Solicitor General D. John Sauer argued the government's position: that the 14th Amendment's Citizenship Clause was adopted specifically to grant citizenship to freed enslaved people and their children, and was not intended to guarantee birthright citizenship to all persons born on U.S. soil regardless of parental immigration status.
That argument did not appear to land well. Both CNN and SCOTUSblog reported that key justices appeared skeptical of the administration's position, with SCOTUSblog going so far as to characterize the Court as appearing likely to side against the administration. A final ruling is expected before the end of the Court's current term.
Implications for the Legal Challenge and for Congress
Executive Power Has Limits Here
The consistent thread running through this birthright citizenship legal challenge is a straightforward constitutional problem: courts have repeatedly found that a president cannot unilaterally redefine citizenship through executive action when that citizenship is grounded in the Constitution itself. If the Supreme Court rules against the administration, the door closes on achieving this goal via executive order — and what remains are two paths, both steep.
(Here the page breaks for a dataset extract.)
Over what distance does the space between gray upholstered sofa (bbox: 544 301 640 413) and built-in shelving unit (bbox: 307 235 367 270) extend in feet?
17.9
The first is a constitutional amendment, which requires two-thirds approval in both chambers of Congress and ratification by three-fourths of states. The second is legislation — but critics note that 8 U.S.C. § 1401(a) already codifies birthright citizenship, and changing it would face its own constitutional challenge given the 14th Amendment's text.
What Congress Should Watch
For members of Congress tracking 14th Amendment citizenship questions, the CRS report surfaces several pressure points:
The injunction landscape has shifted. The CASA ruling means Congress should expect future challenges to executive immigration actions to be litigated through class certification rather than nationwide injunctions — a procedural shift with real strategic consequences for both sides.
The administration's immigration agenda faces a structural ceiling. Birthright citizenship reform has been a stated priority. A ruling against E.O. 14160 would signal that the courts will scrutinize executive immigration actions that conflict with constitutional text or long-standing precedent — a constraint that applies beyond this single EO.
Legislation is not a clean workaround. Any congressional effort to restrict birthright citizenship through statute would face immediate legal challenge on 14th Amendment grounds, putting Congress in the same constitutional crossfire the executive branch currently occupies.
The Bottom Line
The CRS published this citizenship litigation update on April 3, 2026 two days after the Supreme Court heard arguments that could produce one of the more consequential constitutional rulings in recent memory. The weight of judicial opinion, from district courts to early signals at the high court, points in one direction: the administration's effort to redefine birthright citizenship 2026 via executive action is facing an uphill climb.
For Congress, the report is a reminder that the 14th Amendment citizenship question is not purely an executive branch problem. Whatever the Court decides, the political and legislative fallout will land on Capitol Hill.